To preserve health in an atmosphere thus infected, and to ward off terror and dismay in a scene of horrors thus hourly accumulating, was impossible. Constantia found it vain to contend against the inroads of sadness. Amidst so dreadful a mortality it was irrational to cherish the hope that she or her father would escape. Her sensations, in no long time, seemed to justify her apprehensions. Her appetite forsook her, her strength failed, the thirst and lassitude of fever invaded her, and the grave seemed to open for her reception.
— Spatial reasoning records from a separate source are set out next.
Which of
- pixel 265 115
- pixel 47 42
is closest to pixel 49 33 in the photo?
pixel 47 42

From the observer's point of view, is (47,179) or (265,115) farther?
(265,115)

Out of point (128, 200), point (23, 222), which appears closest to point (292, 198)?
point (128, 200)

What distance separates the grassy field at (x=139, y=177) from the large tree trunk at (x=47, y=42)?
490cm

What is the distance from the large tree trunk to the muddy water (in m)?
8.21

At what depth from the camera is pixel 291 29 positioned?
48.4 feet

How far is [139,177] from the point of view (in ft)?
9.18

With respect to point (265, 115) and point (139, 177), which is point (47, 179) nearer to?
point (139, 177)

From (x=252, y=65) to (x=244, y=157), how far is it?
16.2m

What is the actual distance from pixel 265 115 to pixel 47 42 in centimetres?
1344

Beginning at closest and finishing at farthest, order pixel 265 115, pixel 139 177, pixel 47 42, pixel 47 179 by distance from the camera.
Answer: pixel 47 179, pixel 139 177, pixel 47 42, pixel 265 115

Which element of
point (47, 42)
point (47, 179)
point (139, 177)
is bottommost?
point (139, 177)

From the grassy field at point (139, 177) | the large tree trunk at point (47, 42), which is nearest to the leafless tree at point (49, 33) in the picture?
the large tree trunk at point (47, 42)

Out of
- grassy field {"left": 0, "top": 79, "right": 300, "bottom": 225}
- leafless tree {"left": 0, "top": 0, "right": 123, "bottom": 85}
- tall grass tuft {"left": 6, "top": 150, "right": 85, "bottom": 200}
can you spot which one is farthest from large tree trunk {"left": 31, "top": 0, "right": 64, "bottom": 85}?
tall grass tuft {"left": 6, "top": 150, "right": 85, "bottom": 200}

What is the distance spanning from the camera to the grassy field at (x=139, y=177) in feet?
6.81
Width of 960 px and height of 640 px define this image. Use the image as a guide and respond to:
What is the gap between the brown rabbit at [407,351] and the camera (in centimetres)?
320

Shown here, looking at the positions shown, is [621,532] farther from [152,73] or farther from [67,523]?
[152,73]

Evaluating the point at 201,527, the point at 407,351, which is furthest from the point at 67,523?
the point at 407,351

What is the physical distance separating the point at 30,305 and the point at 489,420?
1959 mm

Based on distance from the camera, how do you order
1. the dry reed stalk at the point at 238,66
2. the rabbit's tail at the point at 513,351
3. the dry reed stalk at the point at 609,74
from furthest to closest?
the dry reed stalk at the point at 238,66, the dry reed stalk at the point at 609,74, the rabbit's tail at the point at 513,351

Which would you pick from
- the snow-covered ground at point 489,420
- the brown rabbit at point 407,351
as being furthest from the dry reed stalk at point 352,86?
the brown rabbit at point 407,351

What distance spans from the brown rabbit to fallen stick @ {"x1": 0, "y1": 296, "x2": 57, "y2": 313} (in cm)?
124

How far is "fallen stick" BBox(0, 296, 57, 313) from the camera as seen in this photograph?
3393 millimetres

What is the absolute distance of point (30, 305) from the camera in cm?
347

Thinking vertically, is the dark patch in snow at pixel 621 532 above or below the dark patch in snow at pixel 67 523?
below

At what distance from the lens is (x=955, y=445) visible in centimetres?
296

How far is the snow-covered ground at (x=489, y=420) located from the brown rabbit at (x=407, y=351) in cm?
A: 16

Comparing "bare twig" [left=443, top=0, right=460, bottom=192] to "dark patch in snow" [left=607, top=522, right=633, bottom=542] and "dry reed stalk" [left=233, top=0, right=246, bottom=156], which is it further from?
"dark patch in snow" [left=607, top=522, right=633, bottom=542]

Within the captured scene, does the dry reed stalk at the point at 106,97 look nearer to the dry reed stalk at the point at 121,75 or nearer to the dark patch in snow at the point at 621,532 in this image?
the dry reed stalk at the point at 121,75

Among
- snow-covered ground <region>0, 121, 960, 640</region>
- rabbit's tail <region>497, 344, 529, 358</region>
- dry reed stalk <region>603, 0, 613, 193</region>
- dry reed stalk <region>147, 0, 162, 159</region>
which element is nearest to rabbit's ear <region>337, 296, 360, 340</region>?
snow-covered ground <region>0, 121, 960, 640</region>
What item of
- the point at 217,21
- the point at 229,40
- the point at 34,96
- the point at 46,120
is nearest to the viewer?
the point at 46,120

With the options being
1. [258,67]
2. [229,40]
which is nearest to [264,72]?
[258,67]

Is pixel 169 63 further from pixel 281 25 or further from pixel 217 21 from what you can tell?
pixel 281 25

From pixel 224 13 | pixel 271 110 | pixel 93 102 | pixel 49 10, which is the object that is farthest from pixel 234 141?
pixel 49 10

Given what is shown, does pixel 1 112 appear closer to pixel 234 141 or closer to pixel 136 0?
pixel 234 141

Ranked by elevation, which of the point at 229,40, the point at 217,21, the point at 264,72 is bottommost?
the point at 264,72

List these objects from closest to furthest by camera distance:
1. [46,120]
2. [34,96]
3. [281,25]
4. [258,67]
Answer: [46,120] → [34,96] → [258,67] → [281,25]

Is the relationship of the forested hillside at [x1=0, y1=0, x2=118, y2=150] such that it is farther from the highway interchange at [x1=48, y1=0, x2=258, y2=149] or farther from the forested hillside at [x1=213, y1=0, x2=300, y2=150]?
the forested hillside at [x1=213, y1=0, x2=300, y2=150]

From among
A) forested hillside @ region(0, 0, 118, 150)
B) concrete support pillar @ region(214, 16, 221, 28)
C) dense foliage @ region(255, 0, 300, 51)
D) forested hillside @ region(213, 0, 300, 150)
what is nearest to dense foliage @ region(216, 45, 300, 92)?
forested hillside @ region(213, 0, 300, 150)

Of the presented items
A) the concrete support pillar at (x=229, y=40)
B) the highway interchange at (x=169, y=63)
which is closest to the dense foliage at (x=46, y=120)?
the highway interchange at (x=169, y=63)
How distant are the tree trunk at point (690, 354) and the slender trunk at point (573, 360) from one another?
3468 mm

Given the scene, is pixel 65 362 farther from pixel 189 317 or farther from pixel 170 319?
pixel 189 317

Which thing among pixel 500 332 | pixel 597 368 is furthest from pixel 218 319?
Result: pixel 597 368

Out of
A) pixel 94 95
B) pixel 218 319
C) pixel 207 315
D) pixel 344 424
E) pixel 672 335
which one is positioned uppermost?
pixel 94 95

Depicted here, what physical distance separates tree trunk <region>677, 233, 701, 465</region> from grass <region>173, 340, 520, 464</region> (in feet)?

Lucy was assailed by the same symptoms at the same time. Household offices were unavoidably neglected. Mr. Dudley retained his health, but he was able only to prepare his scanty food, and supply the cravings of child with water from the well. His imagination marked him out for the next victim. He could not be blind to the consequences of his own indisposition at a period so critical. Disabled from contributing to each other's assistance, destitute of medicine and food; and even of water to quench their tormenting thirst, unvisited, unknown and perishing in frightful solitude! These images had a tendency to prostrate the mind, and generate or ripen the seeds of this fatal malady, which, no doubt at this period of its progress every one had imbibed.